= Cloncose =

Townland in County Cavan, Ireland

Cloncose (Irish derived place name, Cluain Cuas meaning 'The Meadow of the Hollows'). is a townland in the civil parish of Kildallan, barony of Tullyhunco, County Cavan, Ireland. It has a sub-division called Crockanroe (Irish derived place name, Cnocan Rua meaning 'The Small Red Hill') on the northern end.

==Geography==

Cloncose is bounded on the west by Drumkerril and Glasstown townlands, on the south by Drumcase townland and on the east by Gortnacleigh and Tonyarraher townlands. Its chief geographical features are small streams and spring wells. Cloncose is traversed by minor public roads and rural lanes. The townland covers 86 acres.

==History==

From medieval times up to the early 1600s, the land belonged to the McKiernan Clan.

Image-linked spatial records
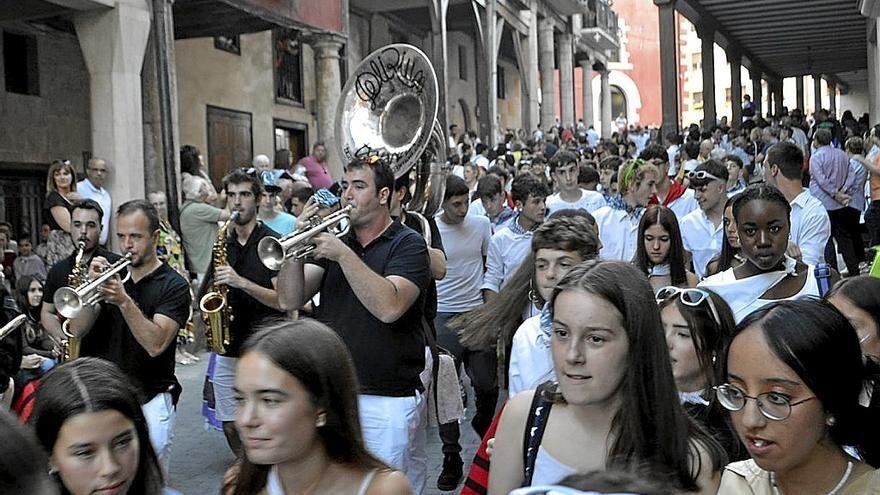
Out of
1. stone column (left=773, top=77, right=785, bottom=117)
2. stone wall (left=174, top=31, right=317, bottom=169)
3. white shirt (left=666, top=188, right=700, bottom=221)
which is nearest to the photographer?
white shirt (left=666, top=188, right=700, bottom=221)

| Actions to take |
1. Do these statements agree with the Cloncose article? Answer yes or no for each, quoting the deciding words of the article: (a) Cloncose lies in the barony of Tullyhunco. (b) The sub-division Crockanroe is at the southern end of Cloncose. (c) The townland covers 68 acres.
2. Can you repeat the Cloncose article word for word, beginning at the words "Townland in County" and stopping after the words "the McKiernan Clan."?
The records are separate material from the Cloncose article.

| Solutions below |
1.
(a) Yes: "barony of Tullyhunco"
(b) No: "on the northern end"
(c) No: "The townland covers 86 acres."

2.
Townland in County Cavan, Ireland

Cloncose (Irish derived place name, Cluain Cuas meaning 'The Meadow of the Hollows'). is a townland in the civil parish of Kildallan, barony of Tullyhunco, County Cavan, Ireland. It has a sub-division called Crockanroe (Irish derived place name, Cnocan Rua meaning 'The Small Red Hill') on the northern end.

==Geography==

Cloncose is bounded on the west by Drumkerril and Glasstown townlands, on the south by Drumcase townland and on the east by Gortnacleigh and Tonyarraher townlands. Its chief geographical features are small streams and spring wells. Cloncose is traversed by minor public roads and rural lanes. The townland covers 86 acres.

==History==

From medieval times up to the early 1600s, the land belonged to the McKiernan Clan.